Your task — Copy out every entry below word for word, omitting the pictures.

[Rows of spatial question data]
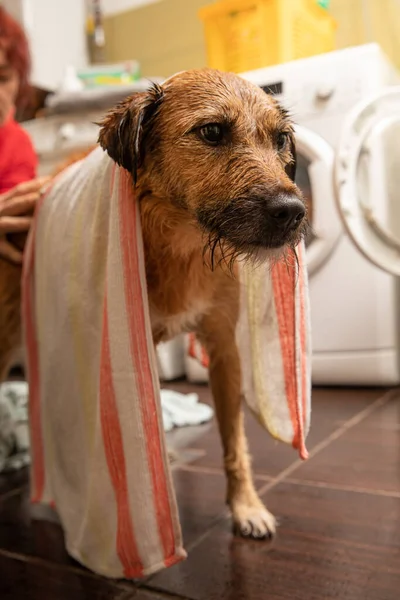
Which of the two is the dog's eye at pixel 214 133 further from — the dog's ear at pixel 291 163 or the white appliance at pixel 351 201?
the white appliance at pixel 351 201

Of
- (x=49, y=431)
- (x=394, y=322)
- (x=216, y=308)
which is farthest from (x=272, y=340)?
(x=394, y=322)

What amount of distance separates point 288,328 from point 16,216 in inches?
28.7

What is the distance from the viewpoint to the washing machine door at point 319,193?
1.99 metres

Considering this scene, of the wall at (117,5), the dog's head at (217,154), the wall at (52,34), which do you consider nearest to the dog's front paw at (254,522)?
the dog's head at (217,154)

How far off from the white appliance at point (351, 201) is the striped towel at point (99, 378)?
782 millimetres

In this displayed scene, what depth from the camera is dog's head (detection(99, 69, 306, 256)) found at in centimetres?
84

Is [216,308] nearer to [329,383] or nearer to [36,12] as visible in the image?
[329,383]

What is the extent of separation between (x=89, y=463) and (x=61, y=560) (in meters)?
0.21

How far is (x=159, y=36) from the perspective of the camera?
307cm

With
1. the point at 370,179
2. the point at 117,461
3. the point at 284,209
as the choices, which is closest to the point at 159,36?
the point at 370,179

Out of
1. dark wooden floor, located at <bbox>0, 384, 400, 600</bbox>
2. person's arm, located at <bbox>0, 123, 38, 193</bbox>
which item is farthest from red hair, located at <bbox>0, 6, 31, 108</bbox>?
dark wooden floor, located at <bbox>0, 384, 400, 600</bbox>

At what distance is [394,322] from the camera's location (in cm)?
220

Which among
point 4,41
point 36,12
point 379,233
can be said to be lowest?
point 379,233

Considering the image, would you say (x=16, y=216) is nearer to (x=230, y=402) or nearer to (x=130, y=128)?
(x=130, y=128)
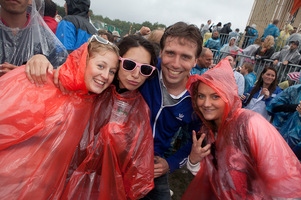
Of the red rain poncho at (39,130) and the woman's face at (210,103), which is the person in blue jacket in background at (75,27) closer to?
the red rain poncho at (39,130)

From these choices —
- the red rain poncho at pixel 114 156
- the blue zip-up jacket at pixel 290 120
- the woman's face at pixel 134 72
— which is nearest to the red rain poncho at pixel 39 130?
the red rain poncho at pixel 114 156

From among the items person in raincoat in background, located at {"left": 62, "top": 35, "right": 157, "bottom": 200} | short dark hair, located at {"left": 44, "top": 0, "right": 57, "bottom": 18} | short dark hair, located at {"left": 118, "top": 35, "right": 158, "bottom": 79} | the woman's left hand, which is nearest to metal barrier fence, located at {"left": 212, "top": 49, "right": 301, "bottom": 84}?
the woman's left hand

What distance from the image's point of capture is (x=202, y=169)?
1.63 metres

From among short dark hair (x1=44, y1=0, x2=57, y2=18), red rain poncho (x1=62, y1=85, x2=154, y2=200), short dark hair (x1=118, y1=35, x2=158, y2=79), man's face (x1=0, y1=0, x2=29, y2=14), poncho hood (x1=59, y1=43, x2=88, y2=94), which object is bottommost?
red rain poncho (x1=62, y1=85, x2=154, y2=200)

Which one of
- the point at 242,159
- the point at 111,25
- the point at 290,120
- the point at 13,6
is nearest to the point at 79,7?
the point at 13,6

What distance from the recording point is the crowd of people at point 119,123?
1.06m

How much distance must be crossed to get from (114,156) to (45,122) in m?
0.55

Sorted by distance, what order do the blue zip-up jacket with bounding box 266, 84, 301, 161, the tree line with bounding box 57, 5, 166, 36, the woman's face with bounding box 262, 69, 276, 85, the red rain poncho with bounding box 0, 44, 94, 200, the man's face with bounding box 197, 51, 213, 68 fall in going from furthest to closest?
the tree line with bounding box 57, 5, 166, 36 < the man's face with bounding box 197, 51, 213, 68 < the woman's face with bounding box 262, 69, 276, 85 < the blue zip-up jacket with bounding box 266, 84, 301, 161 < the red rain poncho with bounding box 0, 44, 94, 200

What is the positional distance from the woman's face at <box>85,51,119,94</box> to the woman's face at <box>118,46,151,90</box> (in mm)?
124

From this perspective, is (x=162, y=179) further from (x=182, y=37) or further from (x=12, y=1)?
(x=12, y=1)

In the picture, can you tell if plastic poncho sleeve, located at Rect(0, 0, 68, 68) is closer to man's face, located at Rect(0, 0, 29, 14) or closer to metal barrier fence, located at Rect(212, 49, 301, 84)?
man's face, located at Rect(0, 0, 29, 14)

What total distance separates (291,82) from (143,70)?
4.82 meters

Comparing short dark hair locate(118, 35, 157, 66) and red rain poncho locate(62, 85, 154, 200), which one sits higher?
short dark hair locate(118, 35, 157, 66)

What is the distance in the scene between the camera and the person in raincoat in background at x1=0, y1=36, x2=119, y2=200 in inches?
39.4
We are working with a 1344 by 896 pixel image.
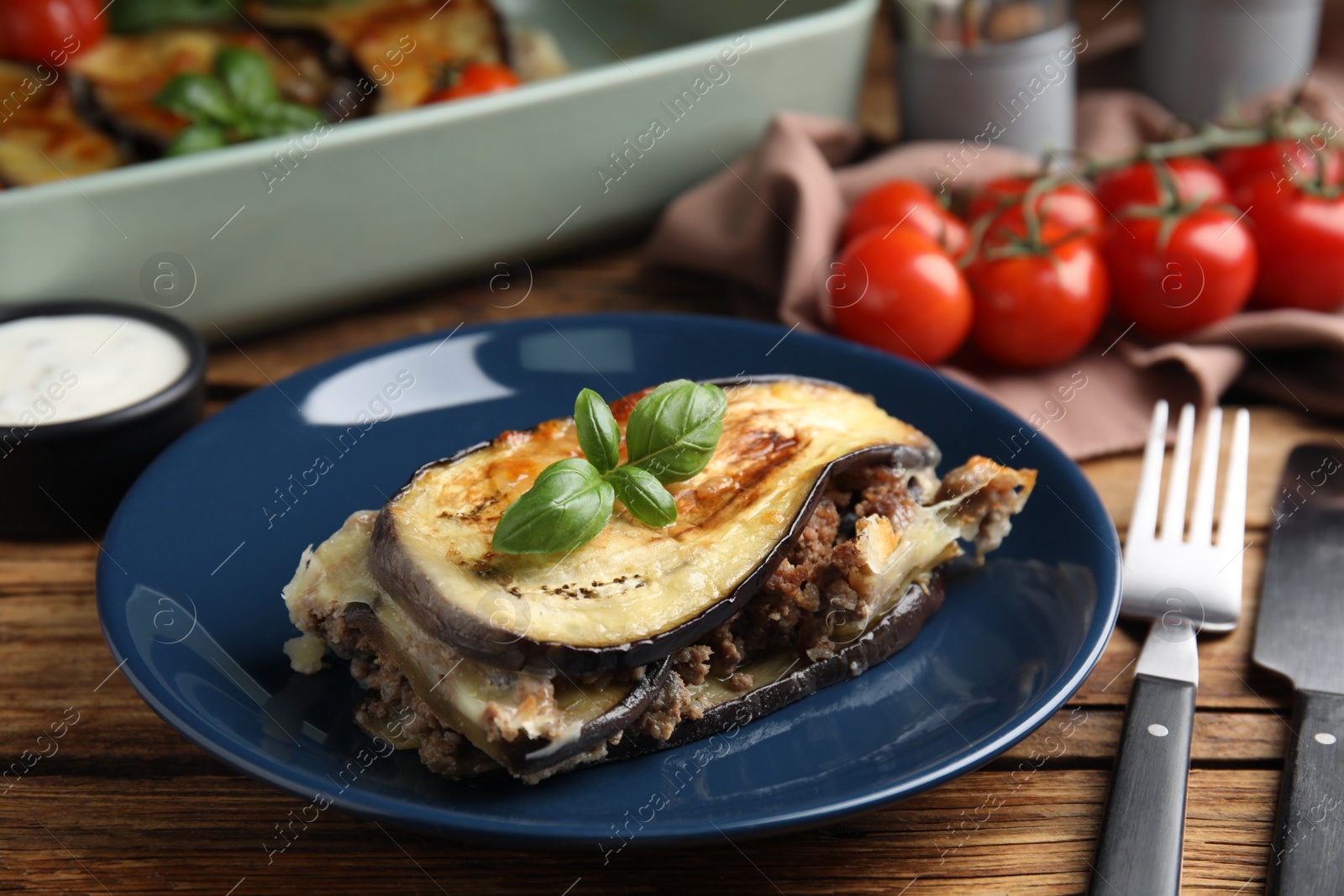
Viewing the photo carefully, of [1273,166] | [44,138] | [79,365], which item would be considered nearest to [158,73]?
[44,138]

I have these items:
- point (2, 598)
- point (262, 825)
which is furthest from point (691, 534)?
point (2, 598)

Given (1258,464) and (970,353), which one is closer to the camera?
(1258,464)

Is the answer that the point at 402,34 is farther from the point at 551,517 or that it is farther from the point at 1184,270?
the point at 551,517

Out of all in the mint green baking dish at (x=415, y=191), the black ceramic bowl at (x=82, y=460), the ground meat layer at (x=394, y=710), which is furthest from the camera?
the mint green baking dish at (x=415, y=191)

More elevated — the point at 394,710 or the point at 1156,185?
the point at 1156,185

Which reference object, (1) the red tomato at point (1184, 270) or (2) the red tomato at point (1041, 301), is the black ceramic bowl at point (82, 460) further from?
(1) the red tomato at point (1184, 270)

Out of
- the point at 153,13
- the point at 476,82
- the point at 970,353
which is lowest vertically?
the point at 970,353

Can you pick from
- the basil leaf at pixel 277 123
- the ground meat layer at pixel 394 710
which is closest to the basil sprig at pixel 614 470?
the ground meat layer at pixel 394 710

Exercise output —
Which of the two is the dog's eye at pixel 214 133 further from — the dog's ear at pixel 291 163 or the white appliance at pixel 351 201?
the white appliance at pixel 351 201

Of
- (x=49, y=431)
- (x=394, y=322)
- (x=216, y=308)
which is farthest from (x=272, y=340)?
(x=394, y=322)

What amount of distance separates point 288,328 from point 16,216 in inches?
28.7

What is the distance from the viewpoint to the washing machine door at point 319,193?
1.99 metres

Considering this scene, of the wall at (117,5), the dog's head at (217,154), the wall at (52,34), which do you consider nearest to the dog's front paw at (254,522)?
the dog's head at (217,154)

How far off from the white appliance at point (351, 201) is the striped towel at point (99, 378)?
782 millimetres

In this displayed scene, what depth from the camera is dog's head (detection(99, 69, 306, 256)) found at in centimetres?
84

Is [216,308] nearer to [329,383] or nearer to [36,12] as visible in the image?
[329,383]

What is the extent of separation between (x=89, y=463) and (x=61, y=560) (in meters)?
0.21

How far is (x=159, y=36) from the perspective of the camera?
307cm

With
1. the point at 370,179
2. the point at 117,461
3. the point at 284,209
as the choices, which is closest to the point at 159,36?
the point at 370,179

Out of
1. dark wooden floor, located at <bbox>0, 384, 400, 600</bbox>
2. person's arm, located at <bbox>0, 123, 38, 193</bbox>
which item is farthest from red hair, located at <bbox>0, 6, 31, 108</bbox>?
dark wooden floor, located at <bbox>0, 384, 400, 600</bbox>

At what distance is [394,322] from the camera's location (in cm)?
220

Which among
point 4,41
point 36,12
point 379,233
can be said to be lowest?
point 379,233

Considering the image, would you say (x=16, y=216) is nearer to (x=230, y=402) or nearer to (x=130, y=128)?
(x=130, y=128)
Of the red rain poncho at (39,130) and the woman's face at (210,103), which is the person in blue jacket in background at (75,27) closer to?
the red rain poncho at (39,130)

From these choices —
- the red rain poncho at pixel 114 156
- the blue zip-up jacket at pixel 290 120
- the woman's face at pixel 134 72
— which is nearest to the red rain poncho at pixel 39 130?
the red rain poncho at pixel 114 156

From among the items person in raincoat in background, located at {"left": 62, "top": 35, "right": 157, "bottom": 200} | short dark hair, located at {"left": 44, "top": 0, "right": 57, "bottom": 18} | short dark hair, located at {"left": 118, "top": 35, "right": 158, "bottom": 79} | the woman's left hand, which is nearest to metal barrier fence, located at {"left": 212, "top": 49, "right": 301, "bottom": 84}?
the woman's left hand

What distance from the image's point of capture is (x=202, y=169)?
1.63 metres

From among short dark hair (x1=44, y1=0, x2=57, y2=18), red rain poncho (x1=62, y1=85, x2=154, y2=200), short dark hair (x1=118, y1=35, x2=158, y2=79), man's face (x1=0, y1=0, x2=29, y2=14), poncho hood (x1=59, y1=43, x2=88, y2=94), which object is bottommost?
red rain poncho (x1=62, y1=85, x2=154, y2=200)

Which one of
- the point at 242,159
- the point at 111,25
- the point at 290,120
- the point at 13,6
is nearest to the point at 79,7?
the point at 13,6

What distance from the recording point is the crowd of people at point 119,123?
1.06m

How much distance must be crossed to get from (114,156) to (45,122) in m?
0.55

Sorted by distance, what order do the blue zip-up jacket with bounding box 266, 84, 301, 161, the tree line with bounding box 57, 5, 166, 36, the woman's face with bounding box 262, 69, 276, 85, the red rain poncho with bounding box 0, 44, 94, 200, the man's face with bounding box 197, 51, 213, 68 fall in going from furthest to closest?
the tree line with bounding box 57, 5, 166, 36 < the man's face with bounding box 197, 51, 213, 68 < the woman's face with bounding box 262, 69, 276, 85 < the blue zip-up jacket with bounding box 266, 84, 301, 161 < the red rain poncho with bounding box 0, 44, 94, 200

What is the positional distance from the woman's face at <box>85,51,119,94</box> to the woman's face at <box>118,46,151,90</box> (in mm)?
124

From this perspective, is (x=162, y=179) further from (x=182, y=37) or further from (x=12, y=1)?
(x=12, y=1)

In the picture, can you tell if plastic poncho sleeve, located at Rect(0, 0, 68, 68) is closer to man's face, located at Rect(0, 0, 29, 14) or closer to metal barrier fence, located at Rect(212, 49, 301, 84)?
man's face, located at Rect(0, 0, 29, 14)

What total distance separates (291,82) from (143,70)?
4.82 meters

Comparing short dark hair locate(118, 35, 157, 66) and red rain poncho locate(62, 85, 154, 200), which one sits higher?
short dark hair locate(118, 35, 157, 66)

What is the distance in the scene between the camera and the person in raincoat in background at x1=0, y1=36, x2=119, y2=200 in inches?
39.4
We are working with a 1344 by 896 pixel image.
Viewing the photo carefully, of [1273,166] | [44,138] | [79,365], which item would be considered nearest to [158,73]?
[44,138]

I have these items:
- point (2, 598)
- point (262, 825)
which is furthest from point (691, 534)?
point (2, 598)

Given (1258,464) and (970,353), which one is closer to the camera?
(1258,464)

Is the answer that the point at 402,34 is farther from the point at 551,517 or that it is farther from the point at 1184,270?
the point at 551,517

Out of all in the mint green baking dish at (x=415, y=191), the black ceramic bowl at (x=82, y=460), the ground meat layer at (x=394, y=710), which is furthest from the camera?
the mint green baking dish at (x=415, y=191)

More elevated — the point at 394,710 or the point at 1156,185?
the point at 1156,185

Which reference object, (1) the red tomato at point (1184, 270) or (2) the red tomato at point (1041, 301), is the black ceramic bowl at point (82, 460) further from?
(1) the red tomato at point (1184, 270)

Out of
- the point at 153,13
- the point at 476,82
- the point at 970,353
which is lowest vertically?
the point at 970,353

Can you pick from
- the basil leaf at pixel 277 123
- the ground meat layer at pixel 394 710
which is closest to the basil sprig at pixel 614 470?
the ground meat layer at pixel 394 710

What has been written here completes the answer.